In very sparse graphs, only BTreeSet allows Ver1 to scale up.
C++
- std_set:
std::set
- hashset:
std::unordered_set
- ord_vec: ordered
std::vector (obviously, this can only work well on small graphs)
Results

C#
Results

How to run & test
Python 3
To obtain these results:
Perform:
cd python3
(once) python -m venv venv
venv\Scripts\activate.bat
(once or twice) pip install --upgrade black mypy ruff pytest hypothesis matplotlib
(if edited) black .
(if edited) ruff check . --exclude "venv*"
(if edited) mypy .
(if edited) pytest
python -O main.py
Rust
To obtain these results:
Perform:
cd rust
(once) cargo install cargo-edit
(sometimes) rustup update
(sometimes) cargo upgrade && cargo update
(if edited) cargo clippy --workspace
(if edited) cargo test --workspace
cargo run --release
Go
To obtain these results:
Perform:
cd go
(if edited) go fmt ./...
(if edited) go vet ./...
(if edited) go test ./...
(if edited) go test ./Stats -fuzz=Stats1 -fuzztime=1s
(if edited) go test ./Stats -fuzz=Stats2 -fuzztime=2s
(if edited) go test ./Stats -fuzz=StatsN -fuzztime=5s
(if edited) go test ./BronKerbosch -fuzz=DegeneracyOrder -fuzztime=20s
go run main.go
Optionally, on MSYS2:
PATH=$PATH:$PROGRAMFILES/go/bin
go test -race ./BronKerbosch
C#
To obtain these results:
Perform:
- open csharp\BronKerboschStudy.sln with Visual Studio 2026
- (if edited) set configuration to Debug
- (if edited) Test > Run > All Tests
- set configuration to Release
- Debug > Start Without Debugging
F#
To obtain these results:
Perform:
- open fsharp\BronKerbosch.slnx with Visual Studio 2026
- (if edited) set configuration to Debug
- (if edited) Test > Run > All Tests
- set configuration to Release
- Debug > Start Without Debugging
C++ 20
To obtain these results:
Perform:
- open cpp\BronKerboschStudy.sln with Visual Studio 2022
- (if edited) set configuration to Debug
- (if edited) Test > Run > All Tests
- set configuration to Release
- Debug > Start Without Debugging
Java
To obtain these results:
Perform:
- open folder java with IntelliJ IDEA 2025 (Community Edition)
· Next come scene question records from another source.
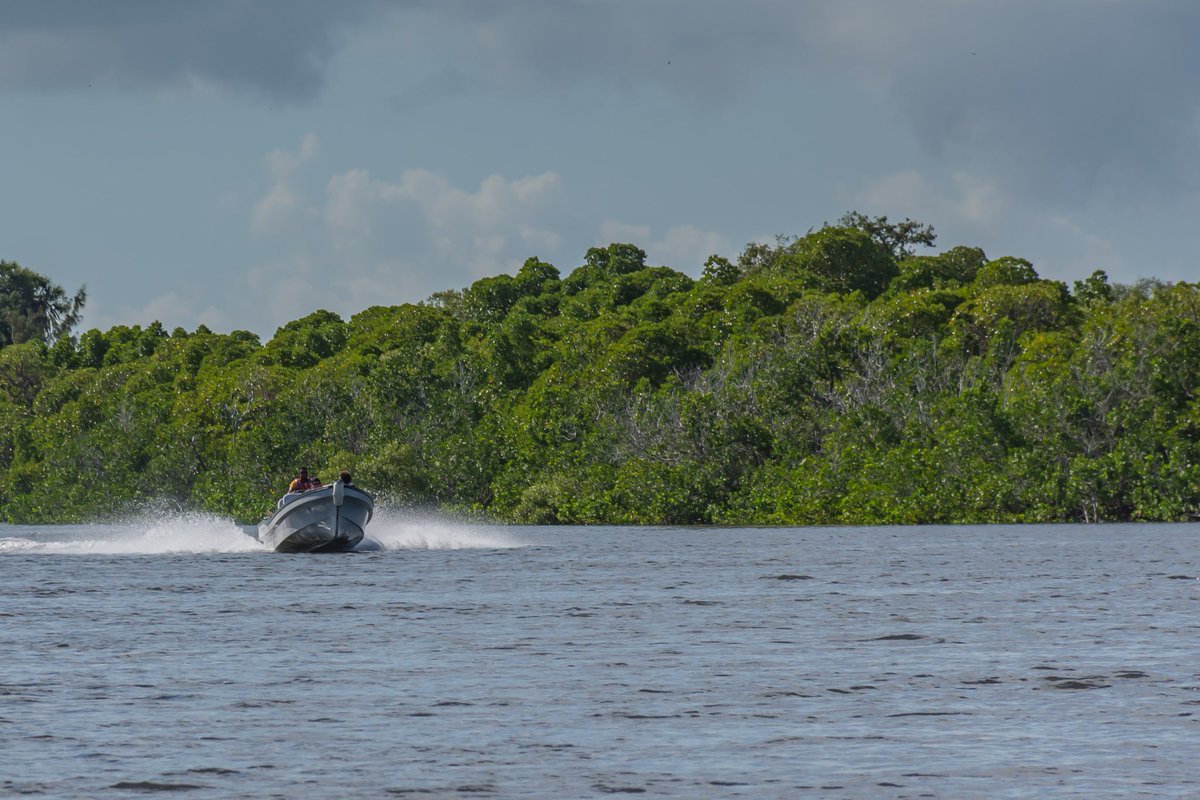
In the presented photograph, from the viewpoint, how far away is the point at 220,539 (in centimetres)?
5222

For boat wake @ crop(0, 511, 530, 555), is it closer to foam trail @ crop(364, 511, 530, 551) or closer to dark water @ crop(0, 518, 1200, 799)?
foam trail @ crop(364, 511, 530, 551)

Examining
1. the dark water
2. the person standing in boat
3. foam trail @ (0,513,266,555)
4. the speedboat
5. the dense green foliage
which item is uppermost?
the dense green foliage

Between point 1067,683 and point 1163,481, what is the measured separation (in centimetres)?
5025

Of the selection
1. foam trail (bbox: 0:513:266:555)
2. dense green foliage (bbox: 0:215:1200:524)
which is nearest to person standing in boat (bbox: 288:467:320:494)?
foam trail (bbox: 0:513:266:555)

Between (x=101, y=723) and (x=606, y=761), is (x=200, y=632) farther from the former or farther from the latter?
(x=606, y=761)

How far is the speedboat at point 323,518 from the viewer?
42156 millimetres

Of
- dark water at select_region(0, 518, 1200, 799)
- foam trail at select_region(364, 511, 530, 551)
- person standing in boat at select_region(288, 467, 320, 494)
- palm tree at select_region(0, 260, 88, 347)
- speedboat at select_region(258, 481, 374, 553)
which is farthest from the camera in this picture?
palm tree at select_region(0, 260, 88, 347)

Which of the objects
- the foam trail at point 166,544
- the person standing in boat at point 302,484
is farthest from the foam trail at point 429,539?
the person standing in boat at point 302,484

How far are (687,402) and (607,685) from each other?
6160 cm

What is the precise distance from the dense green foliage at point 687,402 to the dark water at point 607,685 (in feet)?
118

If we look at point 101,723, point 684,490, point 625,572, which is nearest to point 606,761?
point 101,723

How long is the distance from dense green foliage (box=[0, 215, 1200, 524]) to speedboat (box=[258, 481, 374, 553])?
A: 31.8 m

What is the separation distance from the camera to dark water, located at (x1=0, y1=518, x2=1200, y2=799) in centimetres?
1302

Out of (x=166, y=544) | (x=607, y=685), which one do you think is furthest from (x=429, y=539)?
(x=607, y=685)
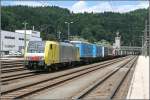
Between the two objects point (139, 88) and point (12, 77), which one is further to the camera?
point (12, 77)

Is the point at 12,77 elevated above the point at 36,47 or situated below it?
below

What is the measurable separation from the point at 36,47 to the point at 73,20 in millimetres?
49435

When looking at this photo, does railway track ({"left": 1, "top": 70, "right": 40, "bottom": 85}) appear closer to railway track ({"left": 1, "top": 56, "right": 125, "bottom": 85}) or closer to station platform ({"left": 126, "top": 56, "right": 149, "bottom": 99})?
railway track ({"left": 1, "top": 56, "right": 125, "bottom": 85})

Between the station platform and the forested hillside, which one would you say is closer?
the station platform

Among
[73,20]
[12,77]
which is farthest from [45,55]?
[73,20]

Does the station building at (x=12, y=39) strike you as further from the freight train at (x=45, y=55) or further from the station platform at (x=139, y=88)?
the station platform at (x=139, y=88)

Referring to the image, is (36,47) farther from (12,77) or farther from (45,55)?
(12,77)

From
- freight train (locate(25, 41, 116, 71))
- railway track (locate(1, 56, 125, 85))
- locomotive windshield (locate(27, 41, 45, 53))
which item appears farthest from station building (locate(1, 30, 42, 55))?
railway track (locate(1, 56, 125, 85))

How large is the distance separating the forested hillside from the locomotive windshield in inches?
718

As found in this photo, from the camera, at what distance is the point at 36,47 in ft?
102

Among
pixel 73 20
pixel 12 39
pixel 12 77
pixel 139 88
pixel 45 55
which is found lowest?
pixel 139 88

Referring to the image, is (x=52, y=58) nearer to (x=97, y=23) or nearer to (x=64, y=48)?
(x=64, y=48)

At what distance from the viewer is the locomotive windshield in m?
31.0

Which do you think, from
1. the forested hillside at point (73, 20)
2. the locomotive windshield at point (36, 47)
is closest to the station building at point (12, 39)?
the forested hillside at point (73, 20)
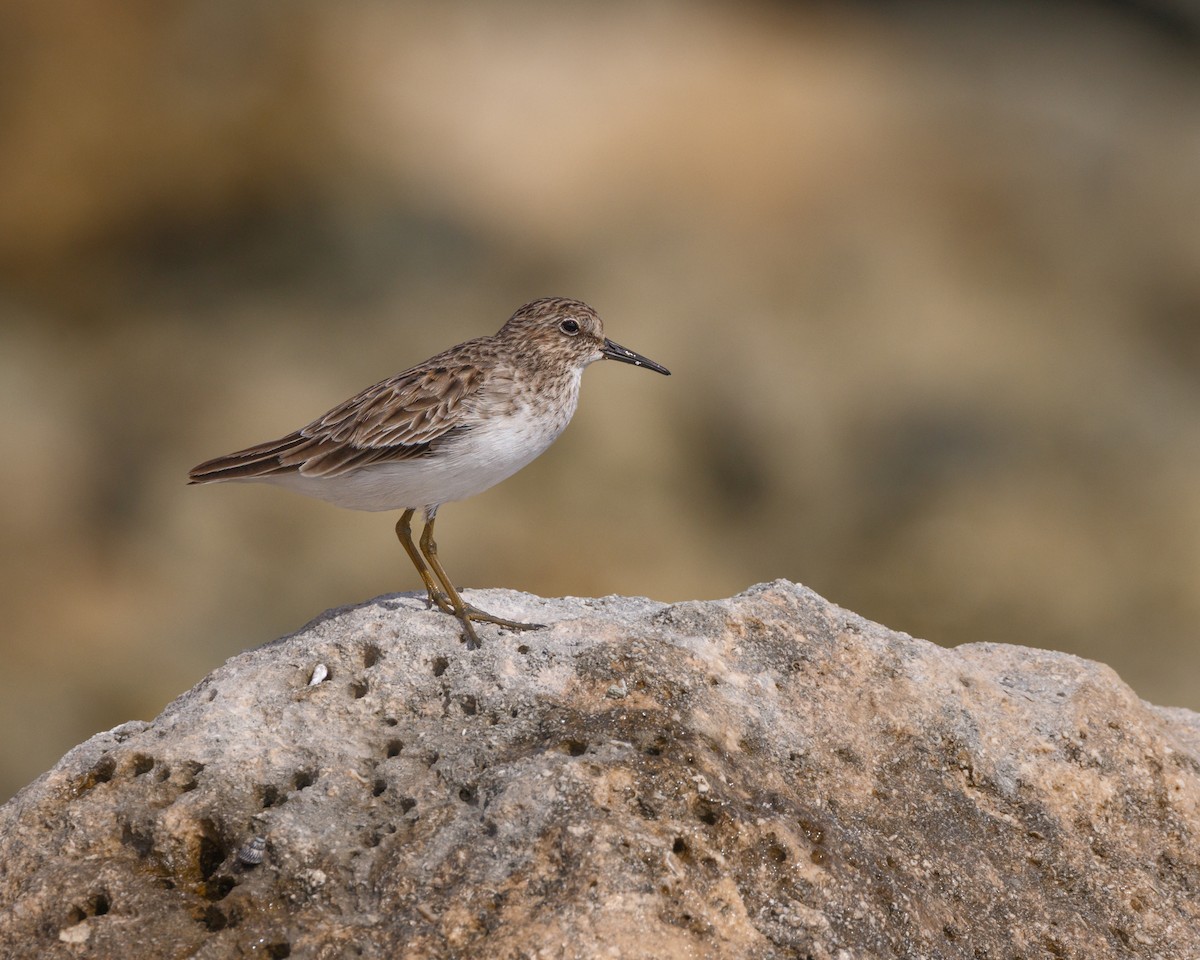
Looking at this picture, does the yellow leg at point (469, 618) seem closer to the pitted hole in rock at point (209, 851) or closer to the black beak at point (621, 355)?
the pitted hole in rock at point (209, 851)

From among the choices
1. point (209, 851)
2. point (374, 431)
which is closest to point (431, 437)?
point (374, 431)

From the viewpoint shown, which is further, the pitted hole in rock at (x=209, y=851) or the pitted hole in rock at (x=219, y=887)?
the pitted hole in rock at (x=209, y=851)

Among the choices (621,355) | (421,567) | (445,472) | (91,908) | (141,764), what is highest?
(621,355)

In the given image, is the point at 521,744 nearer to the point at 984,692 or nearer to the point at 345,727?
the point at 345,727

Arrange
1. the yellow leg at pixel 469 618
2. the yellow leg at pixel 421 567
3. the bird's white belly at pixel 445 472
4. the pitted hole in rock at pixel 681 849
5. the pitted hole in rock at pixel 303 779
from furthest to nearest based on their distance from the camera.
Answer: the bird's white belly at pixel 445 472 < the yellow leg at pixel 421 567 < the yellow leg at pixel 469 618 < the pitted hole in rock at pixel 303 779 < the pitted hole in rock at pixel 681 849

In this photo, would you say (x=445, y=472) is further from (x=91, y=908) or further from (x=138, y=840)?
(x=91, y=908)

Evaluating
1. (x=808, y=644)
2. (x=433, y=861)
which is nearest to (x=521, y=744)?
(x=433, y=861)

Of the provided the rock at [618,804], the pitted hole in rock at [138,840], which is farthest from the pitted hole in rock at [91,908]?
the pitted hole in rock at [138,840]
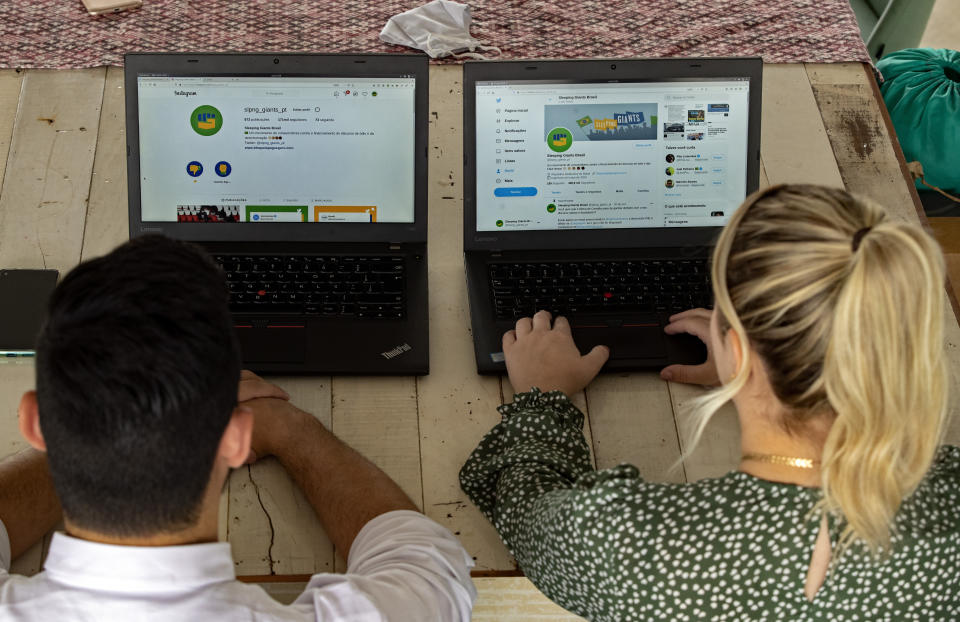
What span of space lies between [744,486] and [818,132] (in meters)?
0.91

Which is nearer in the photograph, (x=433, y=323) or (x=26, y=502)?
(x=26, y=502)

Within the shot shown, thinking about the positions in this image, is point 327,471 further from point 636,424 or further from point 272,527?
point 636,424

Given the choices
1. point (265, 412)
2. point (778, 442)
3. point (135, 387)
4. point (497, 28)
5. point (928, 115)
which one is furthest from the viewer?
point (928, 115)

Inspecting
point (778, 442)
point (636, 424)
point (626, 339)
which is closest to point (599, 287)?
point (626, 339)

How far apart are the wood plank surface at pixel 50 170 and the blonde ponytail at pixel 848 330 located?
97cm

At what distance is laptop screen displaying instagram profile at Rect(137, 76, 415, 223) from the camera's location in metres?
1.37

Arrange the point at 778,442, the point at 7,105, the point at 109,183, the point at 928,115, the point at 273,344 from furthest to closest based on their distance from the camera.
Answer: the point at 928,115 → the point at 7,105 → the point at 109,183 → the point at 273,344 → the point at 778,442

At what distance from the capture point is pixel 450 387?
1.30m

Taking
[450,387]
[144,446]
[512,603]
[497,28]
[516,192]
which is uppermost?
[497,28]

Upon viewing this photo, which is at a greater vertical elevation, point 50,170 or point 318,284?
point 50,170

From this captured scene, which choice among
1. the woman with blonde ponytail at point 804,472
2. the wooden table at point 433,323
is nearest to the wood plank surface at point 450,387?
the wooden table at point 433,323

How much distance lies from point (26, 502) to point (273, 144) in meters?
0.57

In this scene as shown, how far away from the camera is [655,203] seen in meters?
1.43

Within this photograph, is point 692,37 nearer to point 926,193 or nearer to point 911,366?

- (if edited) set run configuration to “Test”
- (if edited) Run > Run ‘Test’
- set run configuration to “Main”
- Run > Run ‘Main’
Kotlin
To obtain these results:
Perform:
- open folder kotlin with IntelliJ IDEA 2025 (Community Edition)
- (if edited) set run configuration to “Test”
- (if edited) Run > Run ‘Test’
- set run configuration to “Main”
- Run > Run ‘Main’
Finally
Python publishes results to detail_* files automatically, the others need a push:
python ..\python3\publish.py rust 100 10k 1M
python ..\python3\publish.py go 100 10k 1M
python ..\python3\publish.py csharp 100 10k 1M
python ..\python3\publish.py cpp 100 10k 1M
python ..\python3\publish.py java 100 10k 1M
python ..\python3\publish.py kotlin 100 10k 1M
And finally, generate report images:
python ..\python3\publish.py
License
BSD License